**TEXT PROVIDED:**
------------------------------------------------------------

# 3" vtr



## Keystone (Mar 27, 2014)

In the 2003 or 2006 IRC, was it required to have one 3" vent? I know there was a requirement just can't figure if it was code or local ordinance during that time.


----------



## docgj (Mar 27, 2014)

2006 IRC section P3103.2. I think is what you are looking for. The 3 inch is required through the roof for frost protection at a design temp of 0 deg F.


----------



## Keystone (Mar 28, 2014)

no 3103.2 has been there. I should have been more specific, it was for a stack vent and it was an ordinance since thrown out.


----------



## Robert Ellenberg (Mar 28, 2014)

There are several plumbing codes and I believe most of them require one 3" 'vent through the roof.


----------



## fatboy (Mar 28, 2014)

I can't find the section, and maybe it was UPC, but the vent cross-section must be equal to or greater than the building sewer.


----------



## north star (Mar 28, 2014)

*= + = + =*

Regarding Vent Stacks [ from the `06 IRC ]:



*`06 IRC, P3102.3 - Size:*

"The required vent shall be sized in accordance with Section P3113.1 based on the required

size of the building drain."

------------------------------------------------------------

**DATASET SECTION:**

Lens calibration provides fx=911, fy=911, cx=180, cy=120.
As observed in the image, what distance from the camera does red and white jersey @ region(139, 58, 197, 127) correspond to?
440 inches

------------------------------------------------------------

Pick up the forum thread on the 3-inch roof vent requirement right after its last line and write the next part.

*`06 IRC, P3113.1 - Size of Vents:*

"The minimum required diameter of individual vents, branch vents, circuit vents, vent stacks

and stack vents shall be at least one-half the required diameter of the drain served........The

required size of the drain shall be determined in accordance with Chapter 30...................Vent

pipes shall be not less than 1¼ inches (32 mm) in diameter.....................Vents exceeding 40

feet (12,192 mm) in developed length shall be increased by one nominal pipe size for the

entire developed length of the vent pipe."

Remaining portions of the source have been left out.